**Requisito A:** Actualiza el texto sobre Landrú desde "Su primera víctima" hasta "pasó a Landrú.", ambos incluidos, y cambia "inspector de Correos" por "empleado de banco".
**Requisito B:**
Indica si cada afirmación coincide con el texto sobre Landrú. Responde sí o no y cita las palabras del texto que lo deciden.
(i) La villa "Ermitage" estaba a unos 50 kilómetros de París.
(ii) Ante Jeanne Cuchet, Landrú se presentó como el señor Diard, abogado.
(iii) La décima víctima viajó a la villa sin sus perros.
**Requisito C:** Según el texto sobre Landrú, ¿cuántos años tenía el hijo de Jeanne Cuchet?

Tras un tiempo, alquiló una villa llamada “Ermitage” en el pueblo Gambais, a unos 50 kilómetros de París, donde pasaría la luna de miel con las víctimas. En la libreta negra discriminaba los gastos de los pasajes. En una decena de casos, sólo anotó el viaje de ida de las víctimas. Fue una de las pruebas que tuvieron los investigadores. Landrú utilizaba nombres falsos, lo que hizo más difícil su identificación.

Su primera víctima fue Jeanne Cuchet (39), una viuda que vivía con su hijo de 17 años. Tras el contacto a través de una carta motivado por el aviso en el diario, comenzó a visitarla, le propuso matrimonio y un buen trabajo para el hijo. Ahí se presentó como el señor Diard, inspector de Correos. Tanto la mujer como el muchacho desaparecieron y la fortuna que tenía Jeanne pasó a Landrú.

La segunda fue una señora de 46 años de apellido Laborde. La tercera fue una viuda de 51 años, descripta por los periódicos de entonces como una mujer fea, pero con una gran fortuna que alcanzaba los 20.000 francos. La macabra lista continuó hasta la décima, que fue una mujer de apellido Marchadier, quien se decidió a viajar a la villa “Ermitage” con su amado con una condición, llevar con ellos los tres perros. Ni la última mujer ni los perros volvieron a ser vistos.

**Segmento de datos:**
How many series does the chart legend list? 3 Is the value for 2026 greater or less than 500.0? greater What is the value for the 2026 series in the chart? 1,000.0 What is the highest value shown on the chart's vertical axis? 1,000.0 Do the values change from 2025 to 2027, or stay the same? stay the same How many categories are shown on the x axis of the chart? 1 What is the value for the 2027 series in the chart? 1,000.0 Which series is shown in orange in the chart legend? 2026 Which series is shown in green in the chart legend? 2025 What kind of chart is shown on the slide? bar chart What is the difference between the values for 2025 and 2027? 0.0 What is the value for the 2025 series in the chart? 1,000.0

**Resultado A:**
Su primera víctima fue Jeanne Cuchet (39), una viuda que vivía con su hijo de 17 años. Tras el contacto a través de una carta motivado por el aviso en el diario, comenzó a visitarla, le propuso matrimonio y un buen trabajo para el hijo. Ahí se presentó como el señor Diard, empleado de banco. Tanto la mujer como el muchacho desaparecieron y la fortuna que tenía Jeanne pasó a Landrú.

**Resultado B:**
(i) Sí: "a unos 50 kilómetros de París".
(ii) No: "Ahí se presentó como el señor Diard, inspector de Correos."
(iii) No: "llevar con ellos los tres perros".

**Resultado C:** Tenía 17 años.